### What this task involves
Please output exactly the part of the records below that opens with the line containing "The sign of" and closes with the line containing "Researchers derived the", both lines included, and nothing else.

### Exercise inputs

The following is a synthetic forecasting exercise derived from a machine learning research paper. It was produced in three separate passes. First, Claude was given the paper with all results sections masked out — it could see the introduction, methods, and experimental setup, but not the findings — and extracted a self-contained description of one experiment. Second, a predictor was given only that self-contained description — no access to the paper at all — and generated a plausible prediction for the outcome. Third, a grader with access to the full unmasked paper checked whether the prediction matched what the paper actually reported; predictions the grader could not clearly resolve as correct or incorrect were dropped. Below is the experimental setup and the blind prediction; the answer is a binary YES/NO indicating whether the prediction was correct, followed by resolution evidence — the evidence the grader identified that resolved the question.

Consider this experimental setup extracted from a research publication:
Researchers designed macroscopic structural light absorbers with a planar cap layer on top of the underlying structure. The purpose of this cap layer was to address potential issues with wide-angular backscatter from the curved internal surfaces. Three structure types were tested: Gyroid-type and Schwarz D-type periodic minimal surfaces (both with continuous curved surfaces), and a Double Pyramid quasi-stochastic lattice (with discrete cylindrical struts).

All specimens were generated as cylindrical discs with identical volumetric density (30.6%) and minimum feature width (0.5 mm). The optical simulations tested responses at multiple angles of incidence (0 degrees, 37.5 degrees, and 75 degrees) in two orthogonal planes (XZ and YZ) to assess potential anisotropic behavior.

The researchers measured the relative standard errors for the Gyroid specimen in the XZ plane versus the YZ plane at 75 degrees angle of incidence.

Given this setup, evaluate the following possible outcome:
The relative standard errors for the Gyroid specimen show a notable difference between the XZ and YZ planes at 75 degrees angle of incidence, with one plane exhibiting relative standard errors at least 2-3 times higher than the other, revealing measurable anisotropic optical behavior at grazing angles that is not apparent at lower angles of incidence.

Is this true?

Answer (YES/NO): NO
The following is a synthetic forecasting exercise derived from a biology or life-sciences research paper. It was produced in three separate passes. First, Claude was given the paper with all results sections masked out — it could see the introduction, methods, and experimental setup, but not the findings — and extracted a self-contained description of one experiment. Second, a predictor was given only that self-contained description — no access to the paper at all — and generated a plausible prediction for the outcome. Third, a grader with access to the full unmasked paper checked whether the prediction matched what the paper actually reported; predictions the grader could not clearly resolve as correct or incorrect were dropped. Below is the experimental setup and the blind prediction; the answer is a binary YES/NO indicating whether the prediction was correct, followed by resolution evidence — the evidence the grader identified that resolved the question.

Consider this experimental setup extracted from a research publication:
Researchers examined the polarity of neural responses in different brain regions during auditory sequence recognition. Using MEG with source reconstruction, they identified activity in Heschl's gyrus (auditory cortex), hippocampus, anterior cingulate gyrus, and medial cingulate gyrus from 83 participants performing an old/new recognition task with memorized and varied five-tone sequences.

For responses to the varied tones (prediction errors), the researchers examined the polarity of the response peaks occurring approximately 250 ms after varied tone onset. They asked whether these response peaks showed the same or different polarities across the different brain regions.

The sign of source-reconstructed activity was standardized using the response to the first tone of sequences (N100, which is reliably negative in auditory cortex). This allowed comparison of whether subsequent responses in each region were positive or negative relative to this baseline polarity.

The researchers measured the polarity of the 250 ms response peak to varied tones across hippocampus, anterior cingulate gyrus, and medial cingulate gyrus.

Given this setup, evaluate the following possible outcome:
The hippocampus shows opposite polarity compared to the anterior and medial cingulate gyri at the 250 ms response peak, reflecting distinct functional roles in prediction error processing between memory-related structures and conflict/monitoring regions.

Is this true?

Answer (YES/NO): NO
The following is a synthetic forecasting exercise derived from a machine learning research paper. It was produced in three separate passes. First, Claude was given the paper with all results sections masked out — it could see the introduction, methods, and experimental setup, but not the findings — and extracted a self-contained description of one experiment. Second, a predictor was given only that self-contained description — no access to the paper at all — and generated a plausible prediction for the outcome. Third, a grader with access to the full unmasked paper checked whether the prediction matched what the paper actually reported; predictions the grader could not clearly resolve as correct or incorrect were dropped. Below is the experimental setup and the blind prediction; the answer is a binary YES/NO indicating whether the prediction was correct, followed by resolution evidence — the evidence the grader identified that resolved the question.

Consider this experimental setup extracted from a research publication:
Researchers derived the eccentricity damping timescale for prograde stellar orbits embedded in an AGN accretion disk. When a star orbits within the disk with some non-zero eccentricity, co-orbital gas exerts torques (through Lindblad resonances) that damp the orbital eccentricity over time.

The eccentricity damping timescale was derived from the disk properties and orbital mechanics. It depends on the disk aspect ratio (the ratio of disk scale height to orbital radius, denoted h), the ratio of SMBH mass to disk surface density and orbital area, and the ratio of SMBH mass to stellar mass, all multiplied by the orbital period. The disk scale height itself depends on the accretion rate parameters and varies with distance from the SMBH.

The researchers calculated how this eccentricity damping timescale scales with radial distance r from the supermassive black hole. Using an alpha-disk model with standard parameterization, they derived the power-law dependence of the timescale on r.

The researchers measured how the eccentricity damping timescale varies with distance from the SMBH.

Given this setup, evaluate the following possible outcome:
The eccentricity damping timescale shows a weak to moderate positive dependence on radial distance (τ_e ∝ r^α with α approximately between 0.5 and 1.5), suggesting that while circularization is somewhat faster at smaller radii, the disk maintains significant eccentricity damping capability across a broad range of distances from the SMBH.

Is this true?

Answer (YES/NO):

### Result for this task
The sign of source-reconstructed activity was standardized using the response to the first tone of sequences (N100, which is reliably negative in auditory cortex). This allowed comparison of whether subsequent responses in each region were positive or negative relative to this baseline polarity.

The researchers measured the polarity of the 250 ms response peak to varied tones across hippocampus, anterior cingulate gyrus, and medial cingulate gyrus.

Given this setup, evaluate the following possible outcome:
The hippocampus shows opposite polarity compared to the anterior and medial cingulate gyri at the 250 ms response peak, reflecting distinct functional roles in prediction error processing between memory-related structures and conflict/monitoring regions.

Is this true?

Answer (YES/NO): NO
The following is a synthetic forecasting exercise derived from a machine learning research paper. It was produced in three separate passes. First, Claude was given the paper with all results sections masked out — it could see the introduction, methods, and experimental setup, but not the findings — and extracted a self-contained description of one experiment. Second, a predictor was given only that self-contained description — no access to the paper at all — and generated a plausible prediction for the outcome. Third, a grader with access to the full unmasked paper checked whether the prediction matched what the paper actually reported; predictions the grader could not clearly resolve as correct or incorrect were dropped. Below is the experimental setup and the blind prediction; the answer is a binary YES/NO indicating whether the prediction was correct, followed by resolution evidence — the evidence the grader identified that resolved the question.

Consider this experimental setup extracted from a research publication:
Researchers derived the eccentricity damping timescale for prograde stellar orbits embedded in an AGN accretion disk. When a star orbits within the disk with some non-zero eccentricity, co-orbital gas exerts torques (through Lindblad resonances) that damp the orbital eccentricity over time.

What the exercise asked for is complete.